Abstract OBJECTIVES This analysis aimed to compare both short- and long-term outcomes of hybrid coronary revascularization (HCR) with different techniques and coronary artery bypass grafting (CABG). METHODS Twenty-three studies were included, covering 10 468 different patients, among whom 2403 patients underwent HCR with either simultaneous or staged method and 8065 patients underwent CABG. RESULTS Compared with CABG, HCR had a statistically significant lower risk of stroke [odds ratio (OR) = 0.55, P = 0.049], major adverse cardiac and cerebrovascular events (OR = 0.69, P = 0.024) and blood transfusion (BT) (OR = 0.39, P < 0.001), whereas no significant differences were detected in mortality, myocardial infarction and repeat revascularization.
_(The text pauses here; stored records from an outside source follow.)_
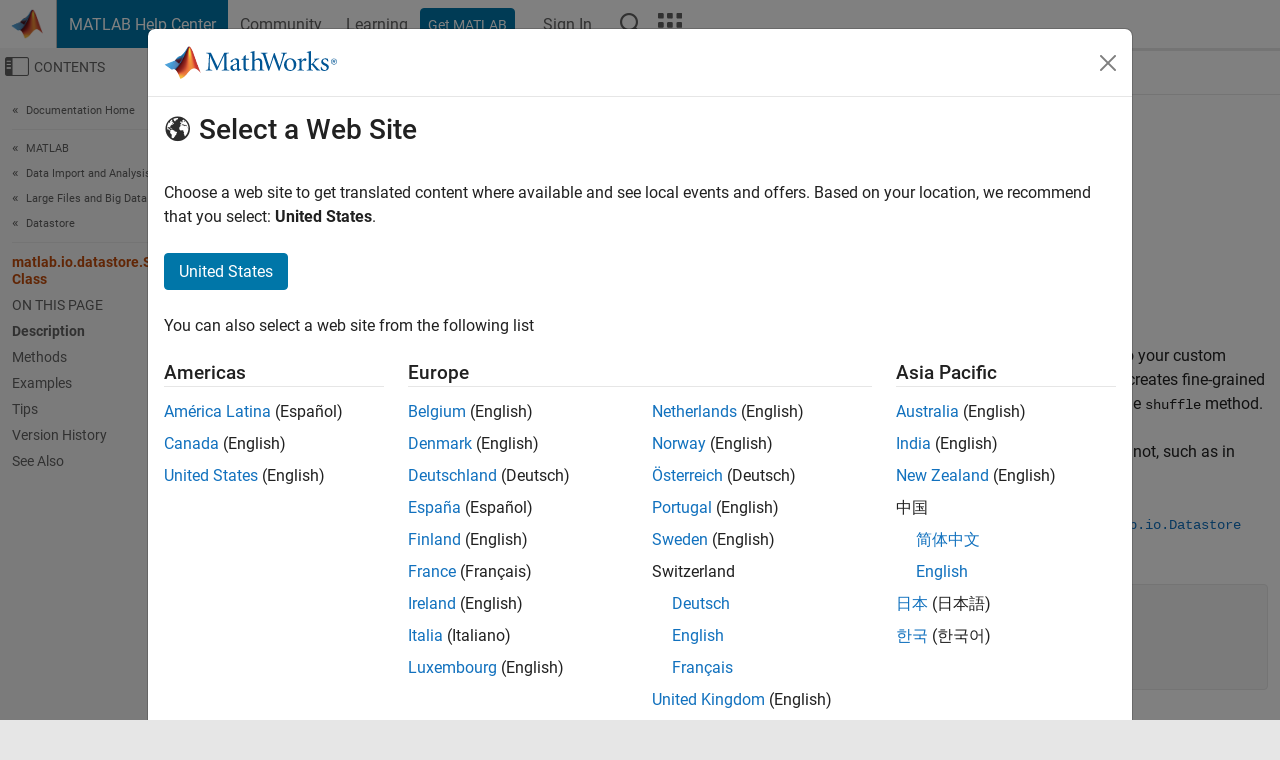

--- FILE ---
content_type: application/x-javascript;charset=utf-8
request_url: https://smetrics.mathworks.com/id?d_visid_ver=5.2.0&d_fieldgroup=A&mcorgid=B1441C8B533095C00A490D4D%40AdobeOrg&mid=84723296734113621830255586204495855951&ts=1768682719133
body_size: -33
content:
{"mid":"84723296734113621830255586204495855951"}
A network meta-analysis showed that simultaneous HCR had significantly better outcomes in stroke (OR = 0.24, P = 0.01) and major adverse cardiac and cerebrovascular events (OR = 0.29, P < 0.001), and staged HCR had a significantly better outcome in BT (OR = 0.31, P < 0.001). According to the frequentist statistic results, simultaneous HCR had the highest probability of being the best treatment in terms of mortality (84%), stroke (97%), myocardial infarction (88%) and major adverse cardiac and cerebrovascular events (99%), whereas staged HCR had the highest probability of being the best in postoperative repeat revascularization (59%) and BT (83%). However, long-term results showed no significant difference between the HCR and CABG techniques. CONCLUSIONS HCR appears to be a feasible option for multivessel coronary artery disease patients. Compared to traditional CABG, HCR had lower risk of adverse events in the short term, but in the long term, survival rate and freedom from major adverse cardiac and cerebrovascular events rate were similar between groups.